Aim of the exercise:
Please reproduce verbatim the lines below, from the first through the one with "scientific name: Otospermophilus beecheyi".

(Saved data entries)

________________

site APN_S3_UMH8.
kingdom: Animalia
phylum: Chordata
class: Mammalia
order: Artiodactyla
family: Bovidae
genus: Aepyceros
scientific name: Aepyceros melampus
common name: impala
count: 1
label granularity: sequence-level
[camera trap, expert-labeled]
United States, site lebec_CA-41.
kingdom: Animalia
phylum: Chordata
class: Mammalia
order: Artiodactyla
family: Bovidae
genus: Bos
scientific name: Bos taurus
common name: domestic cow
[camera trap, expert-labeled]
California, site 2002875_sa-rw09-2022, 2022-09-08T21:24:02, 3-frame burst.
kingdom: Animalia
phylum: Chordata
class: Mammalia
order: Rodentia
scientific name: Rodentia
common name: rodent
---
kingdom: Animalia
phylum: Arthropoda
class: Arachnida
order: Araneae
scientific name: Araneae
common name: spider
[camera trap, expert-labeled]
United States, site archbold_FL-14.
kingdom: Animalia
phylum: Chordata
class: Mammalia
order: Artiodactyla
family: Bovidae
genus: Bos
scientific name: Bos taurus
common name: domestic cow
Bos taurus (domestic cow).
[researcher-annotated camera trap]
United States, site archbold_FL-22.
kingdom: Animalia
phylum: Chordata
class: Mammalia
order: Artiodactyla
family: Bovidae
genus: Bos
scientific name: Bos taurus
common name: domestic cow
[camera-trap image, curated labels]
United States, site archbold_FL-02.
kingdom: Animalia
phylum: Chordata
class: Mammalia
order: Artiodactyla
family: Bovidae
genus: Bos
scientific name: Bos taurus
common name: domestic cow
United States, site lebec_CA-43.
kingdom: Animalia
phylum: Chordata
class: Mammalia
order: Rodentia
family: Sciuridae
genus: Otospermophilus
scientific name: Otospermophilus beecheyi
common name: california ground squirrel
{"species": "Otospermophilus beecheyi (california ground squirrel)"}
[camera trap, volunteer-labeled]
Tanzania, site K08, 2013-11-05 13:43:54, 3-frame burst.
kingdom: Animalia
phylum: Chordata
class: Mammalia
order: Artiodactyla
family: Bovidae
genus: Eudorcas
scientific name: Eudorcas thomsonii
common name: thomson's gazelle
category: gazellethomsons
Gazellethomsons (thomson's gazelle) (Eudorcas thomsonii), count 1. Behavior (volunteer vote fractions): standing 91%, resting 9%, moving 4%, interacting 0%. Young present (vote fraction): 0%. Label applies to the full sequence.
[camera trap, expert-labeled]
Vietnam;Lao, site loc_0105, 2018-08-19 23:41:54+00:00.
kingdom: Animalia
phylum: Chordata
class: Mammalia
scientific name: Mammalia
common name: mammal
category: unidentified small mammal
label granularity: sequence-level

________________

Worked solution:
site APN_S3_UMH8.
kingdom: Animalia
phylum: Chordata
class: Mammalia
order: Artiodactyla
family: Bovidae
genus: Aepyceros
scientific name: Aepyceros melampus
common name: impala
count: 1
label granularity: sequence-level
[camera trap, expert-labeled]
United States, site lebec_CA-41.
kingdom: Animalia
phylum: Chordata
class: Mammalia
order: Artiodactyla
family: Bovidae
genus: Bos
scientific name: Bos taurus
common name: domestic cow
[camera trap, expert-labeled]
California, site 2002875_sa-rw09-2022, 2022-09-08T21:24:02, 3-frame burst.
kingdom: Animalia
phylum: Chordata
class: Mammalia
order: Rodentia
scientific name: Rodentia
common name: rodent
---
kingdom: Animalia
phylum: Arthropoda
class: Arachnida
order: Araneae
scientific name: Araneae
common name: spider
[camera trap, expert-labeled]
United States, site archbold_FL-14.
kingdom: Animalia
phylum: Chordata
class: Mammalia
order: Artiodactyla
family: Bovidae
genus: Bos
scientific name: Bos taurus
common name: domestic cow
Bos taurus (domestic cow).
[researcher-annotated camera trap]
United States, site archbold_FL-22.
kingdom: Animalia
phylum: Chordata
class: Mammalia
order: Artiodactyla
family: Bovidae
genus: Bos
scientific name: Bos taurus
common name: domestic cow
[camera-trap image, curated labels]
United States, site archbold_FL-02.
kingdom: Animalia
phylum: Chordata
class: Mammalia
order: Artiodactyla
family: Bovidae
genus: Bos
scientific name: Bos taurus
common name: domestic cow
United States, site lebec_CA-43.
kingdom: Animalia
phylum: Chordata
class: Mammalia
order: Rodentia
family: Sciuridae
genus: Otospermophilus
scientific name: Otospermophilus beecheyi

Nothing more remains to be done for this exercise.